Hi all. I want to use Netflow in FreeBSD. *W*ho can help me? How I can use it in FreeBSD? 
Thanks.


----------



## SirDice (Apr 10, 2012)

http://www.freshports.org/search.ph...erby=category&orderbyupdown=asc&search=Search


----------



## RusDyr (Apr 11, 2012)

Or even google. 
What exactly you wants to know?


----------



## ecazamir (Apr 11, 2012)

I like net-mgmt/ipcad for netflow export. For reports, Adventnet Netflow Analyzer is a good tool, but the last time I checked it didn't run on FreeBSD.


----------



## m69 (Apr 12, 2012)

Are you sure thar Netflow doesn't work on FreeBSD? I want to run it


----------



## SirDice (Apr 12, 2012)

Netflow works fine. Ecazamir just said that "Adventnet Netflow Analyzer" doesn't run on FreeBSD. But besides that there are plenty of working Netflow tools.

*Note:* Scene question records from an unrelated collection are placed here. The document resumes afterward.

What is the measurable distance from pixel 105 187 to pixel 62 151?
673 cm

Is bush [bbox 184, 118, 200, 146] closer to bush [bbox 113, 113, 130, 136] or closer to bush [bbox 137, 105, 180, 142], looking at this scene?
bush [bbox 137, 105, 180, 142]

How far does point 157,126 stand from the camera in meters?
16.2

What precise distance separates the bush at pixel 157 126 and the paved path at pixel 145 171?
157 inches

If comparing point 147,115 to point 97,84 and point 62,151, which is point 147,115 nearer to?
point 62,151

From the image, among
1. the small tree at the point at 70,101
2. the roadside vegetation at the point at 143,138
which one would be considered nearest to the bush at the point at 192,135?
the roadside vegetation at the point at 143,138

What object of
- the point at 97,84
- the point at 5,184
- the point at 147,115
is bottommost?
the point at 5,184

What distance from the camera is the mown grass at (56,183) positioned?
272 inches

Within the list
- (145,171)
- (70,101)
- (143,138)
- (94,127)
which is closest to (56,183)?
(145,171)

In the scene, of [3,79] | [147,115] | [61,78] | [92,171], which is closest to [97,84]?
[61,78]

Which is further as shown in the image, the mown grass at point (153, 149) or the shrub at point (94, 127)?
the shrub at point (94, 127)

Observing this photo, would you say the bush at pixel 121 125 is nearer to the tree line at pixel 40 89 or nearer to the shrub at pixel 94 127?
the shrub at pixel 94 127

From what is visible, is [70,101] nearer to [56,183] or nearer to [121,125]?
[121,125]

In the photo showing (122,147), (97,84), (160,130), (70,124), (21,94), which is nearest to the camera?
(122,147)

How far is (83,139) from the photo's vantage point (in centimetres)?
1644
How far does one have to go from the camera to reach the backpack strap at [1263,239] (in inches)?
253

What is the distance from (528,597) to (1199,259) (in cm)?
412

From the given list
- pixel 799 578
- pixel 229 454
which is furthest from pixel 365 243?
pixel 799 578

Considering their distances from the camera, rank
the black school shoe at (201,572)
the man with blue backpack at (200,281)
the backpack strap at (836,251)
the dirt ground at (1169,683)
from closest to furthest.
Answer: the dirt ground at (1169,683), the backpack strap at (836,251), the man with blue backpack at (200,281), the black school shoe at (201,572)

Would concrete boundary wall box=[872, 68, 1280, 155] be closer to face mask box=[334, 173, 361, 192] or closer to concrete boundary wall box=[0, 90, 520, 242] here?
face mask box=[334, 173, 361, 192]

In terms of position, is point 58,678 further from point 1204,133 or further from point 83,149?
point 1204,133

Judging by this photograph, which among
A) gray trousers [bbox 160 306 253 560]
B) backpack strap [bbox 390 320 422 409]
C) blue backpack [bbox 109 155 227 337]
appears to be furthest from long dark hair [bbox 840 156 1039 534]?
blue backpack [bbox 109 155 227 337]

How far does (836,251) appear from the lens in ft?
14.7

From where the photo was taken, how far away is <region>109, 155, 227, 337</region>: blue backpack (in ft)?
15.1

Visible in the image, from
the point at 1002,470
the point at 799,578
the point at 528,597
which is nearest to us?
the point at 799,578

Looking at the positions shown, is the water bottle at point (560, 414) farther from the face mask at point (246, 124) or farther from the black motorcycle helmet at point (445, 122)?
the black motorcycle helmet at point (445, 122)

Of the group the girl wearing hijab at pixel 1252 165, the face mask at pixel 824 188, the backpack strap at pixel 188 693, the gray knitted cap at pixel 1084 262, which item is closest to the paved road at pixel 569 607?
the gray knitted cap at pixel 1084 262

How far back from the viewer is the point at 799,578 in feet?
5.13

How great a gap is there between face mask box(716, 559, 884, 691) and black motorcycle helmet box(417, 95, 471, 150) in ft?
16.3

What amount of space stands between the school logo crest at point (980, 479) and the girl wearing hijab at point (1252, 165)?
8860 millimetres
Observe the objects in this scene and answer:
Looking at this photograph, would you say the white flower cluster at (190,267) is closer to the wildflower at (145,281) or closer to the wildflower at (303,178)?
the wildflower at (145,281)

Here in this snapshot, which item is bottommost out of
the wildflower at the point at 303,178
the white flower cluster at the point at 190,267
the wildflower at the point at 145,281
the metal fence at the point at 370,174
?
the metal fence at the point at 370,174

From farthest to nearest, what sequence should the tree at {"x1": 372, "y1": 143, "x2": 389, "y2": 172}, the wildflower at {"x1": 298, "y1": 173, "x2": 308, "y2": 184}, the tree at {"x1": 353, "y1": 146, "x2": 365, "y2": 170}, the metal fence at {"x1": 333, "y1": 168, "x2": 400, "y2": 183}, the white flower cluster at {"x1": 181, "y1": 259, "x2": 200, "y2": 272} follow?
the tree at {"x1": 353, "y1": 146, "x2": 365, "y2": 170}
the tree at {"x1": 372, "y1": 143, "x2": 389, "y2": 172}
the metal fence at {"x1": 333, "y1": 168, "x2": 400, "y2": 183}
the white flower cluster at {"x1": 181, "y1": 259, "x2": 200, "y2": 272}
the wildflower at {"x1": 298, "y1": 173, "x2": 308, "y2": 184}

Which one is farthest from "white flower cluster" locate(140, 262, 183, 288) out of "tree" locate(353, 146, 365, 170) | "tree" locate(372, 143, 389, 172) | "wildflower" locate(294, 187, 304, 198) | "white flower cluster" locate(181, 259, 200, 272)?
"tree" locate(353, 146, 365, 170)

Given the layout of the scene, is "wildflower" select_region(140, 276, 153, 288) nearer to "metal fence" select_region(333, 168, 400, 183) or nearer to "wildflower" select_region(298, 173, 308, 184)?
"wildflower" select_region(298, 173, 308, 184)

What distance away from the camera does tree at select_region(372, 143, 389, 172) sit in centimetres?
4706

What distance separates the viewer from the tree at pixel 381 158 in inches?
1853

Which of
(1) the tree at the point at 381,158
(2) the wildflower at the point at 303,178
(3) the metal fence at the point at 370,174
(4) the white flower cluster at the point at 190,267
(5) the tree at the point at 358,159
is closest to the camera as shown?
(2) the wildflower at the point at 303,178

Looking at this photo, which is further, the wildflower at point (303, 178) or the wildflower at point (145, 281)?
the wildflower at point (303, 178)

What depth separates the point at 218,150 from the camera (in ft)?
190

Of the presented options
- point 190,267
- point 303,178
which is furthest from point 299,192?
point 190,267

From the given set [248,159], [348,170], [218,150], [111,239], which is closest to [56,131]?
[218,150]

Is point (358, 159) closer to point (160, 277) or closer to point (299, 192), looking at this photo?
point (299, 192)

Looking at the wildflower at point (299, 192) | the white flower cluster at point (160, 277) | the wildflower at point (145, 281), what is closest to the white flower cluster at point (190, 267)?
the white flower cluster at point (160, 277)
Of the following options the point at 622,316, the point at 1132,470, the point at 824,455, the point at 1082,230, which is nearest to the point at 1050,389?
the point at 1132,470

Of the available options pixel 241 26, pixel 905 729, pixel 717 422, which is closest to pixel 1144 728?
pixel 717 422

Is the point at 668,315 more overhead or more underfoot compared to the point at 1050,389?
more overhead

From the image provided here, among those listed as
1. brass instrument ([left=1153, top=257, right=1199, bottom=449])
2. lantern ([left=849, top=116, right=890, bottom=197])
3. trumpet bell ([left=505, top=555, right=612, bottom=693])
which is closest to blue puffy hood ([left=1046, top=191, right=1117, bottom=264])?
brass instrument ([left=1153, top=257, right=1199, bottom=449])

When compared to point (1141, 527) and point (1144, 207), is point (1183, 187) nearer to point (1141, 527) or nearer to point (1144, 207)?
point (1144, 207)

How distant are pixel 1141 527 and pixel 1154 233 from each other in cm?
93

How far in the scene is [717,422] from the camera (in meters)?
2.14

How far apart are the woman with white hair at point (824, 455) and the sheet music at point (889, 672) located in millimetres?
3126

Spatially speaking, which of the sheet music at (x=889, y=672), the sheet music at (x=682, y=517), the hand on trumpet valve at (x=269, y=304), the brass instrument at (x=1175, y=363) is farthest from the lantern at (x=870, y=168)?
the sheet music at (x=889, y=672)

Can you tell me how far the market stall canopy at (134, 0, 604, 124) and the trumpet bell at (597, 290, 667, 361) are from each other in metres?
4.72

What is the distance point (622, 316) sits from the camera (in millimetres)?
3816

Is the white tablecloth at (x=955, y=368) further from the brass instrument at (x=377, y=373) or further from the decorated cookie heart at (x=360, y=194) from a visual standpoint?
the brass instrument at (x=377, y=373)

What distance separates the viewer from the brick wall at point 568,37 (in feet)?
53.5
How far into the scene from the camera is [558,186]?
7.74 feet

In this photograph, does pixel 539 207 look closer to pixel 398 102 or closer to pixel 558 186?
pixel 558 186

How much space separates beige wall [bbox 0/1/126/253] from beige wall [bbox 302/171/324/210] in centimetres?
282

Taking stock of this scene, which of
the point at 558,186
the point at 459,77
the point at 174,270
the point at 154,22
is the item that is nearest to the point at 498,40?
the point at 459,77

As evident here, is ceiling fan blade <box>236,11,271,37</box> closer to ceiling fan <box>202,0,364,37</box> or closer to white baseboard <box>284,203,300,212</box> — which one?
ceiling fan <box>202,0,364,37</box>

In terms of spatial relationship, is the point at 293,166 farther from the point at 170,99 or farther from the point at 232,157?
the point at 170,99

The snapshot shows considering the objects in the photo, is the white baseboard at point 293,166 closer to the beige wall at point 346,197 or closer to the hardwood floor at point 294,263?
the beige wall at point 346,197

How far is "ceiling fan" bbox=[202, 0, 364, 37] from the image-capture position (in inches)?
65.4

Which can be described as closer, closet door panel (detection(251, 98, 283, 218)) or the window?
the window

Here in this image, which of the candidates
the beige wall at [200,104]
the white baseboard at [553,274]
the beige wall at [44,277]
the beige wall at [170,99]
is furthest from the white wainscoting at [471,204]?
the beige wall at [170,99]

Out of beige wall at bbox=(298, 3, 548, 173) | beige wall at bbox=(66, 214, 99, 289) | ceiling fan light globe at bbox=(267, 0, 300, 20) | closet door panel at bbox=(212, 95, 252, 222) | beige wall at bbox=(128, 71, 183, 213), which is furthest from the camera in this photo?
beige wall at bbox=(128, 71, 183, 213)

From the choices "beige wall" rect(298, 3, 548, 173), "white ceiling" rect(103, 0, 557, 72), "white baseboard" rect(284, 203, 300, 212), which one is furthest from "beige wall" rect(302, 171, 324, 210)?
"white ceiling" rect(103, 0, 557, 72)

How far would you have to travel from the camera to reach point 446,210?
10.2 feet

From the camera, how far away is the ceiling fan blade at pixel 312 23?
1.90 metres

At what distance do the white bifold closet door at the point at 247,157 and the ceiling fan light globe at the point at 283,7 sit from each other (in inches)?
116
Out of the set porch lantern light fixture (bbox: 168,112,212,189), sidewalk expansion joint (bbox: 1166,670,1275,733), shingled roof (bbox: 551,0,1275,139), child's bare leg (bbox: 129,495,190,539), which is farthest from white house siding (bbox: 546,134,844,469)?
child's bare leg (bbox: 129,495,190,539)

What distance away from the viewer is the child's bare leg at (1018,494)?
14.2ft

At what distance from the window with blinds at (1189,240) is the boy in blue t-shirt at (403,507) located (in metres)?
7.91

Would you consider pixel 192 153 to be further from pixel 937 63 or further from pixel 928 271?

But I have to ask, do you even know what Netflow is or does?


----------



## m69 (Apr 12, 2012)

I just know that Netflow can tell us about the traffic of the network, but really I don't know how it works on FreeBSD. I understand that I should install different ports but after that what I should do?


----------



## SirDice (Apr 12, 2012)

I'd suggest finding out how Netflow works in general. Once you figure that out it should be relatively easy to find what to install.


----------



## RusDyr (Apr 12, 2012)

I usually recommend ng_netflow + flow-tools. I use it on regular basis in ISP's environment.


----------



## throAU (Apr 20, 2012)

SirDice said:
			
		

> I'd suggest finding out how Netflow works in general. Once you figure that out it should be relatively easy to find what to install.



To elaborate on this:

Usng "netflow" requires:

- netflow export from your network device(s) - e.g. on Cisco IOS "ip flow-export destination x.x.x.x yyyy"
- a netflow collector daemon/application to stick the exported flow info into a database
- an analysis tool to report on the netflow information collected.

What bits are you trying to do on FreeBSD?


----------